Poland: Vote is a significant step towards providing access to safe and legal abortion

Reacting to news that Polish lawmakers approved four amendments to Poland’s abortion laws in a first reading in parliament today, Amnesty International’s Miko Czerwiński, Head of Campaigns, Amnesty International Poland said: 

“By approving these four amendments, Poland’s parliament has taken a significant step towards ending Poland’s cruel and draconian restrictions on access to abortion, which have had a devastating impact on the lives and health of so many people. 

“Poland needs to urgently amend their abortion law which endangers lives, jeopardises health and contravenes the country’s international and European human rights obligations as well as flies in the face of in the face of the World Health Organization’s abortion care guideline. 

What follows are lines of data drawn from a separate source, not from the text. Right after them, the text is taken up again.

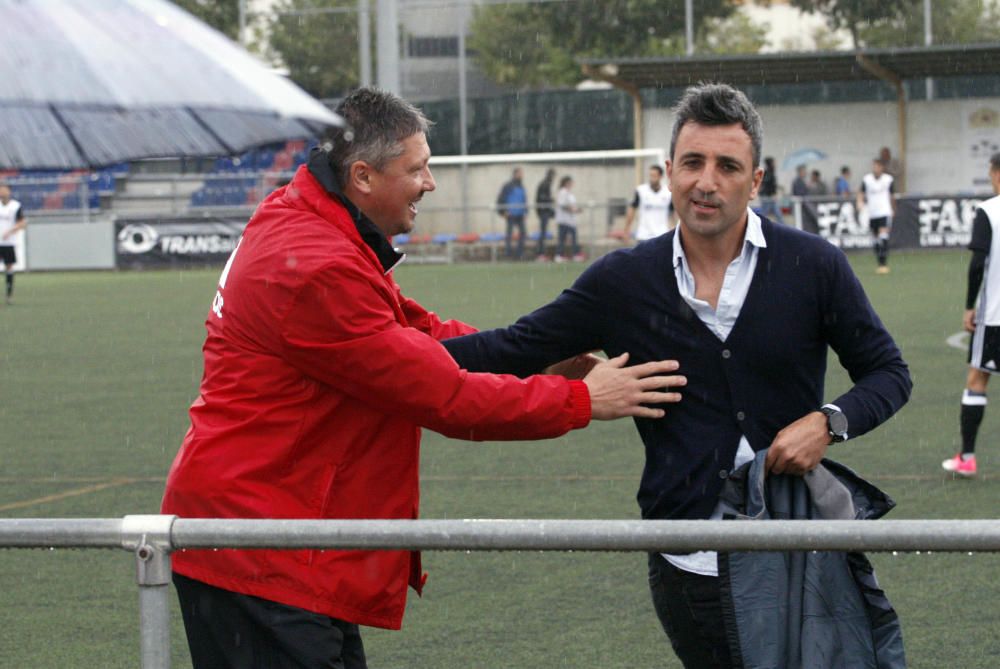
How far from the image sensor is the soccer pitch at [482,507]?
20.0 feet

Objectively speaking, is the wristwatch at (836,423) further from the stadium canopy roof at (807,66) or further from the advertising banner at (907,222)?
the stadium canopy roof at (807,66)

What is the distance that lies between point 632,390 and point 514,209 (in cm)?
3279

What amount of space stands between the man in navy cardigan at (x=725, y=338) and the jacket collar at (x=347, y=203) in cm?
61

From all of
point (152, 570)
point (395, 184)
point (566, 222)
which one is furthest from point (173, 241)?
point (152, 570)

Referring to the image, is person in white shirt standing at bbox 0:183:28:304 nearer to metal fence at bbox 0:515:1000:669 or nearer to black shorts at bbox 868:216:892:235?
black shorts at bbox 868:216:892:235

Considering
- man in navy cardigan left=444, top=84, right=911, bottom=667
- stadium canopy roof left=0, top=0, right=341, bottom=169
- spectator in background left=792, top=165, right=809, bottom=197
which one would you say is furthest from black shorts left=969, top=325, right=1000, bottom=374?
spectator in background left=792, top=165, right=809, bottom=197

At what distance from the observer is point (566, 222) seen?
35.2 metres

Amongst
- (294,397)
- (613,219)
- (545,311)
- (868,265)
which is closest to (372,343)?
(294,397)

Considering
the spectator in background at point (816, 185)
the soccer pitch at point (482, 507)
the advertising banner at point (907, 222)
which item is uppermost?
the spectator in background at point (816, 185)

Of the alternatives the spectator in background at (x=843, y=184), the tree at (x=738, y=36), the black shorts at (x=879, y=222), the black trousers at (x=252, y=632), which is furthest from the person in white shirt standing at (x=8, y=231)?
the tree at (x=738, y=36)

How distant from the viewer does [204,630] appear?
374 centimetres

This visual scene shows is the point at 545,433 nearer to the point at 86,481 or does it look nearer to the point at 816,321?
the point at 816,321

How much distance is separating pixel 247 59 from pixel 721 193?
1.29 m

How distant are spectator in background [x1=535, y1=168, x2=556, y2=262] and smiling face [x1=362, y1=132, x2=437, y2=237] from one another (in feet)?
104
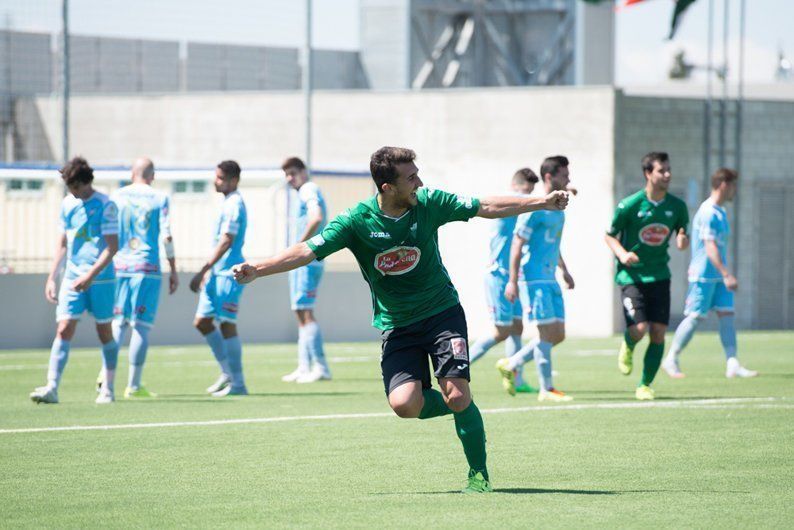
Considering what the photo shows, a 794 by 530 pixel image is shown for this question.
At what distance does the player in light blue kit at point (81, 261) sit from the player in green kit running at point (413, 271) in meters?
5.40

“As these amendments go through to the next voting stage, it is crucial that politicians listen to the voices of civil society and those people directly affected by the near total ban on abortion and bring the law into compliance with international human rights standards.  

“Decriminalizing abortion is essential to ensuring all people who need abortion services, as well as abortion providers, activists and advocates, are not threatened with criminal consequences for accessing, assisting someone to access, or delivering abortion services.”   

Background 

On 27 January 2021, a ruling by Poland’s discredited Constitutional Tribunal banned nearly all access to abortion by removing grounds of “severe and irreversible fetal defect or incurable illness that threatens the fetus’ life”. The ruling eliminated one of the only remaining legal grounds for abortion under Poland’s highly restrictive law and its entry into force means that there is now effectively a near-total ban on abortion in Poland. Previously, over 90 percent of the approximately 1,000 legal abortions annually performed in Poland were on this ground.  

Under the current law, healthcare providers in Poland can only provide abortions if a pregnant woman’s health or life is at risk or if the pregnancy results from a crime. However, providers often would refuse performing even lawful abortions due to the “chilling effect” of the law.